If you ask people what sort of a communicator they want, what sort of a speaker they want, they will tell you, oh, we want someone direct. We don't want someone coming here telling us a bunch of war stories. We want someone to just give us the meat give us the substance abuse direct as possible. Yeah, well, I hear that. I don't believe it. Now, if you look at polls, polls will also tell you that voters hate any candidate who uses negative ads will vote against candidates using negative ads.

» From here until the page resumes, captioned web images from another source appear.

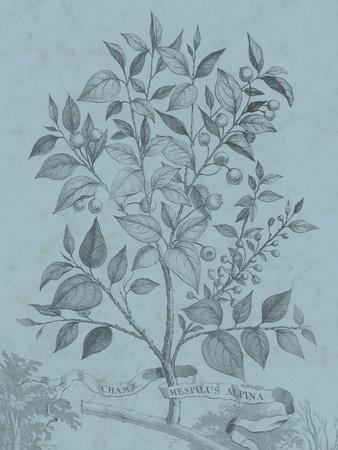 https://imgc.artprintimages.com/img/print/botanical-on-teal-v_u-l-q1blduk0.jpg?p=0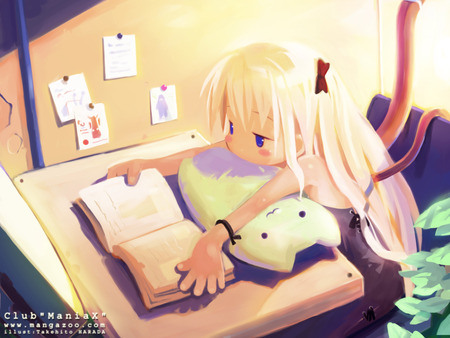 Nayu's Reading Corner: February - 61.4KB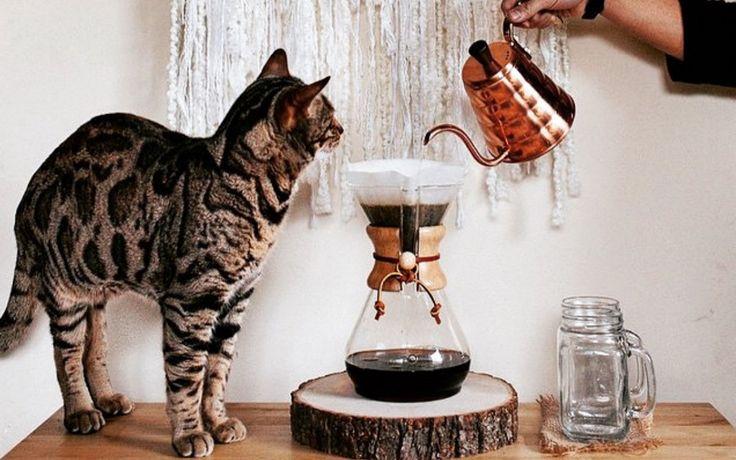 Miez und Filterkaffee
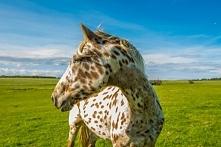Koń rasy Appaloosa Wszyscy jesteśmy zaznajomieni z majestatem koni pociągowyc...
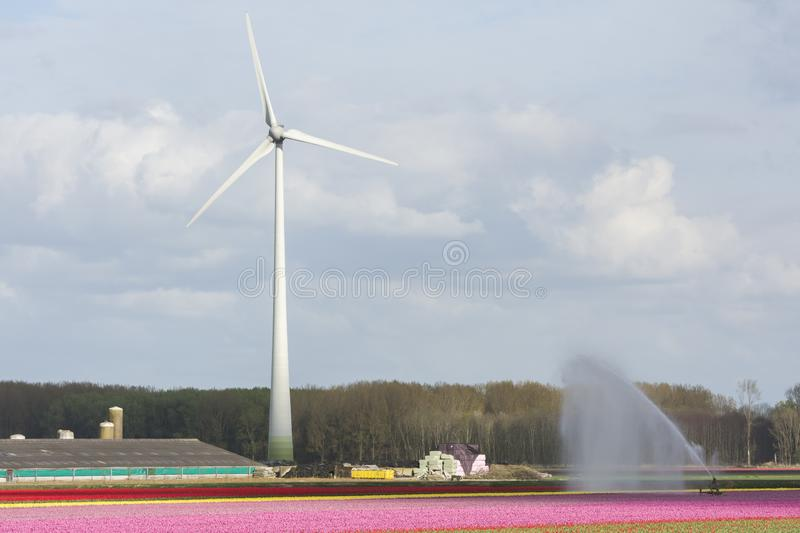 Wind turbines and tulips in Flevoland in Holland. Landscape with wind turbines and tulips in Flevoland in Holland royalty free stock photos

And yet the candidate who uses the most negative ads often wins in political campaigns and my apologies to those of you in countries outside the US I realize that's mostly a US reference because so many countries don't allow paid political TV ads. My point is what people say they want and what they want are often different things I could say I want to lose 30 pounds and eat nothing but fresh fruit and vegetables. And yet you might catch me later eating Ice cream bar. Why is that? It's because you can't always listen to what people say you have to listen to what actually works on them in what, what they do. And that's the issue with stories is it's not direct.
Telling a story is less direct than just telling somebody what to do or telling somebody what the point is. The beauty of it is, it's effective because it's not direct. It allows people to visualize your point and allows them to think about it, and quite often allows them to think that the idea from your story is actually their own idea. That is the beauty of stories. That is the beauty of indirect communication.